## Exercise
Write out the section of the prank article below word for word, starting at "I haven't spoken" and ending at "DID I overreact?".

If you've been told any of these, congrats! You've been gaslit. (There is no prize)

A terribly upset woman came to Reddit for advice, still reeling from a teenage prank that she did not find amusing. Cue the internet telling her that her feelings are... actually valid?

'AITA (Am I the a-hole) for leaving my fiance's birthday after my stepdaughter's prank?'

u/Ornery_Guarantee_625 writes:

So, I got recently engaged to my fiancè Michael. We don't live together but we agreed to move together soon. He has a 16yo daughter. I gotta be honest, she seems quite stubborn and her own dad struggles to get her to listen. I'm not close with her which is something I know I need to work on.

Oof, not a great start.

However, Her pranks make it difficult for me to maintain a good relationship with her. She loves to prank and her prank can be a lot sometimes though there's sometimes some humor there.

I tried to laugh it off everytime she'd prank me, but it's gotten too much lately. My final straw was on her dad's birthday.

I came to spend the day and have celebrstory dinner. My future inlaws and relatives came as well. All went well until dinner. We were about to have dinner and once we walked into the dining table, I was stunned to see my underwear hanging on a hanger in the corner.

My stepdaughter looked at me, smiled and said 'of you forgot these last time you visited and I didn't want you to forget them again so I hung them here!'

Is that... even a prank?

I was absolutely astonished, speechless even. Michael was shocked and my inlaws and other guests INCLUDING Michael's friends were staring at me in awkward silence. I felt so humiliated, especially when some of the men laughed.

Next thing I knew, I yelled at her and was grabbing my stuff about to leave and Michael and his daughter telling me to calm down it was just a prank. I left immediately and turned my phone off.

Michael left many texts and voice messages calling me 'hypersensitive' and claiming I ruined his birthday by walking out over a prank. We argued later and he said his daughter is a teenager and it's what they do so my reaction was over the top and ruined the birthday for him and his family.

I haven't spoken to him in days and he's expecting I visit to apologize for walking out and also yelling at his daughter. AITA (Am I the a-hole)? DID I overreact?

What would you say? Is OP being too sensitive over something trivial, or are these 'pranks' indicative of something worse?

Reddit said NTA (not the a-hole) and offered sympathy for OP's 'hypersensitivity.'

LiliumIam asks:

How is that a prank, when it hurts someone? Also she is old enough to understand better. The stepdaughter will be an adult soon and needs to get a grip. There are consequences for your action and could get into real trouble if she does this to the wrong person. Just today I saw a post where some YouTube prankster got shot. NTA.

## Extracted data
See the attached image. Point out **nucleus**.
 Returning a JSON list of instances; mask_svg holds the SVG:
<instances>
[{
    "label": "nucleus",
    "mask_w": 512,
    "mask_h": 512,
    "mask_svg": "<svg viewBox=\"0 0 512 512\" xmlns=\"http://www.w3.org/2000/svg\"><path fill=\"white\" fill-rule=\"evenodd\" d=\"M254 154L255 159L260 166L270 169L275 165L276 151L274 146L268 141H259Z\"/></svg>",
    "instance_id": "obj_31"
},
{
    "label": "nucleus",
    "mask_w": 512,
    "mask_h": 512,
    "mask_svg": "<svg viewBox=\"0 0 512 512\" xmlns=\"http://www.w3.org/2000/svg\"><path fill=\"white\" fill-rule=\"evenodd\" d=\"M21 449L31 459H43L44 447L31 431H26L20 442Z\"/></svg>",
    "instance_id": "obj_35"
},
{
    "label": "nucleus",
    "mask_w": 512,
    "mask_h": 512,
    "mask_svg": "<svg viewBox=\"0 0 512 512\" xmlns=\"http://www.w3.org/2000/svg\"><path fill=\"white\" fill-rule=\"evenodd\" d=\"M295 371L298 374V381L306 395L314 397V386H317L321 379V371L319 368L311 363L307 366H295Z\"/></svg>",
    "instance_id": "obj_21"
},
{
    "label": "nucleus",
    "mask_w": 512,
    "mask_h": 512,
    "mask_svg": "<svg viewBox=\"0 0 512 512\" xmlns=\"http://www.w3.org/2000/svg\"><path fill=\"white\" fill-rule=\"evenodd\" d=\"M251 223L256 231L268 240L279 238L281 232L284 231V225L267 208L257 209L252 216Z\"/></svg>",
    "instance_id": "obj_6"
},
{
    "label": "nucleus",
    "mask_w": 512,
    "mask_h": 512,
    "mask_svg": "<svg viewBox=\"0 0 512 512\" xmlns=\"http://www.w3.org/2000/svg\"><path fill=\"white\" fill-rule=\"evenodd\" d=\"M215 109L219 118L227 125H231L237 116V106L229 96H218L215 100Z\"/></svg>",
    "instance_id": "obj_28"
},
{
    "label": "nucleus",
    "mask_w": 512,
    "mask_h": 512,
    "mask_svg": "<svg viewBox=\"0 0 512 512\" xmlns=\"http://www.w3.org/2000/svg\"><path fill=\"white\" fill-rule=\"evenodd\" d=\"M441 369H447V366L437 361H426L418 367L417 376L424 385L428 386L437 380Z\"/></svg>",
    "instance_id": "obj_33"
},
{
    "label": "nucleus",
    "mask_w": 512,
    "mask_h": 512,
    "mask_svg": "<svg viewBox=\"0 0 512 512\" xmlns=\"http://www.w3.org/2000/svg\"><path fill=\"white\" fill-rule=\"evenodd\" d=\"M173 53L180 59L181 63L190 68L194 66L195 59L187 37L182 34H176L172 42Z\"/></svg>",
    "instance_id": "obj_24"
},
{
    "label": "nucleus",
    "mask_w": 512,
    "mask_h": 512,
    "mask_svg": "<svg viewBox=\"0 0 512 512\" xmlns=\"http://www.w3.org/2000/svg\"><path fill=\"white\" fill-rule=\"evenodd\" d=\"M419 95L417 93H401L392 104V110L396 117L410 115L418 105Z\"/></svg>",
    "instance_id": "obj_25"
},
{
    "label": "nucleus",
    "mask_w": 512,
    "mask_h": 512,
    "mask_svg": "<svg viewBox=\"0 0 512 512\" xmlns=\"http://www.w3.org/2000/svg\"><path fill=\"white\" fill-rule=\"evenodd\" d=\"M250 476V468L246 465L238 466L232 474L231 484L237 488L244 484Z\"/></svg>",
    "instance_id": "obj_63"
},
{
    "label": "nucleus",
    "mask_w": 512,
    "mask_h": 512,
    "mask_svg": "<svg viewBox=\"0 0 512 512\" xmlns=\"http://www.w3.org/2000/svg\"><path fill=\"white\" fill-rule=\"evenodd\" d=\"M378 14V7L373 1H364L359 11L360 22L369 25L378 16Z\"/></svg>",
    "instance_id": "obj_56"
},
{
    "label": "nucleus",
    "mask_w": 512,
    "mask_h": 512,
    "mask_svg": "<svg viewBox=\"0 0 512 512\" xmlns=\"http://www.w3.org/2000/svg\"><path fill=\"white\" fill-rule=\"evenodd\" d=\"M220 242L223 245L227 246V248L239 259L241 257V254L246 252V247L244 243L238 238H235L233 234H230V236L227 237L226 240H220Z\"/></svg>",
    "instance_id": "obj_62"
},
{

## Result of this task
I haven't spoken to him in days and he's expecting I visit to apologize for walking out and also yelling at his daughter. AITA (Am I the a-hole)? DID I overreact?